Applied AI/ML Data Scientist - Vice President

JPMorgan Chase
New York, NY, United States / Plano, TX, United States / Palo Alto, CA, United States2026-03-25

About the job

As a VP AI/ML Data Scientist in CIB's Global Banking & Payments group, you will translate complex banking challenges into scalable, production-grade AI/ML and LLM solutions.
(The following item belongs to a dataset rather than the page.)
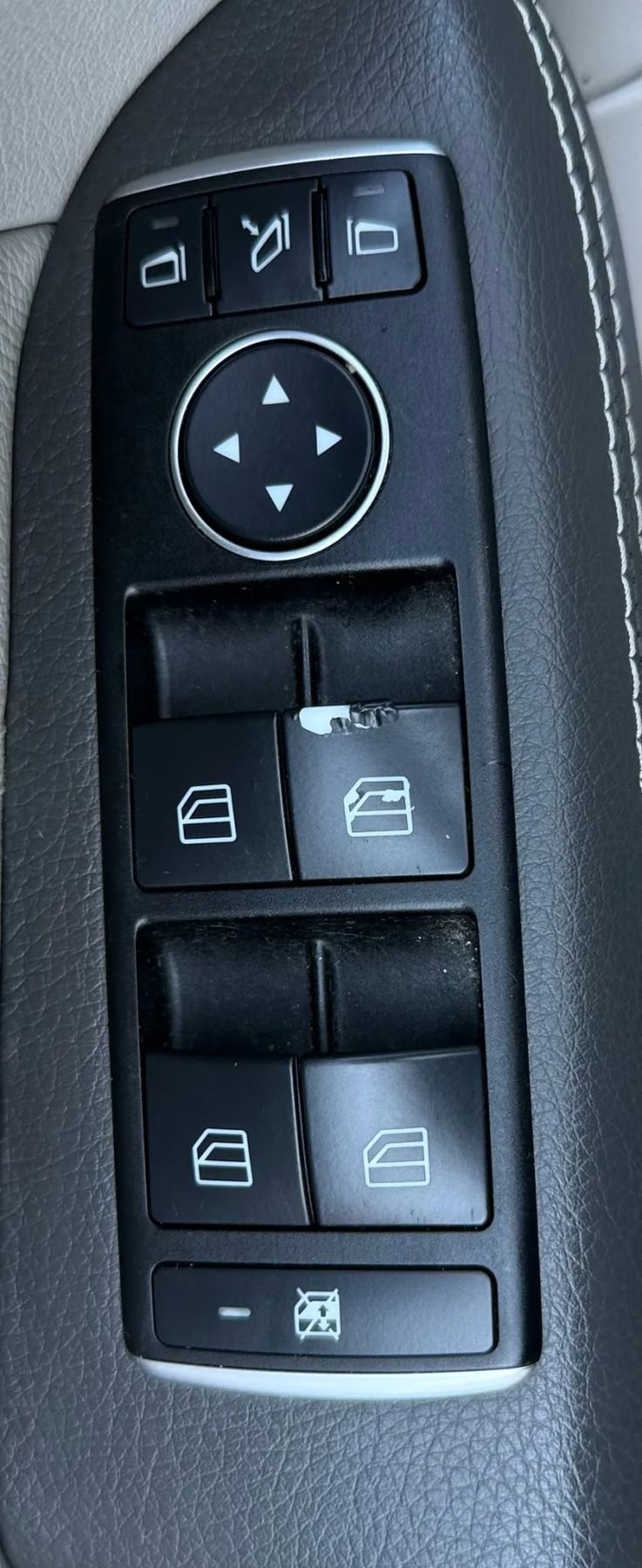 Used 2014 Mercedes-Benz ML 350 4MATIC w/ Premium 1 Package image 23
Partnering with stakeholders across Global Banking & Payments, front office, Product, and Client Onboarding & Service (COS), you'll build prototypes and deliver governed models and intelligent agents that improve origination velocity, revenue quality, client engagement, operational efficiency, and risk reduction.

Responsibilities

Define & deliver high-value use cases with Global Banking & Payments stakeholders — prospecting and wallet-share models, fee/revenue forecasting, deal probability, investor/counterparty mapping, onboarding triage, service case routing, and execution analytics.

Build COS Agents to automate Client Onboarding & Service workflows — document intake/QC, KYC data extraction, case summarization, and multi-step resolution.

Develop LLM solutions using retrieval-augmented generation, agent orchestration, prompt engineering, guardrails, and red-teaming to deliver reliable, explainable outcomes.

Own end-to-end pipelines: data profiling, feature engineering, model development, evaluation, fairness/explainability, and production deployment in cloud and hybrid environments.

Implement MLOps: version control, model registry, CI/CD, containerization, automated testing, monitoring, drift detection, and incident/rollback procedures.

Leverage cloud data platforms: AWS (EKS, EC2, Lambda), query engines (Starburst/Trino), data warehouses (Redshift), and graph databases (Neptune).

Ensure governance & compliance — enforce data access controls, privacy requirements, secure compute, and lineage throughout the model lifecycle.

Drive adoption: run A/B tests, capture user feedback, mentor junior team members, and champion responsible AI practices.

Qualifications

Minimum

7–10+ years building and deploying ML models in production, ideally in banking, payments, or similarly regulated domains.

Strong Python & SQL; proficiency with pandas, NumPy, scikit-learn, XGBoost, and at least one deep learning framework (PyTorch or TensorFlow); solid software engineering practices.

MLOps experience: containerization/orchestration, experiment tracking, model registries, monitoring, drift detection, and structured change management.

Cloud fluency: AWS services (EKS, EC2, Lambda), distributed query engines, and data warehousing.

Stakeholder management: proven ability to translate banking workflows and commercial objectives into technical requirements; strong communication across front office, Product, risk, compliance, and technology.

Data governance awareness: familiarity with KYC/AML context and model risk frameworks.

Preferred

Experience supporting Global Banking & Payments and COS stakeholders.

Hands-on with LLMs and agentic systems: RAG, structured outputs, tool use, guardrails/safety, and evaluation frameworks.

Experience with graph analytics, NLP, and time-series modeling for prospecting, network analysis, and forecasting.

Familiarity with feature stores, A/B testing, and performance/cost optimization at scale.

Advanced degree in a quantitative field (Computer Science, Statistics, Mathematics, Engineering, or quantitative Finance/Economics) or equivalent experience.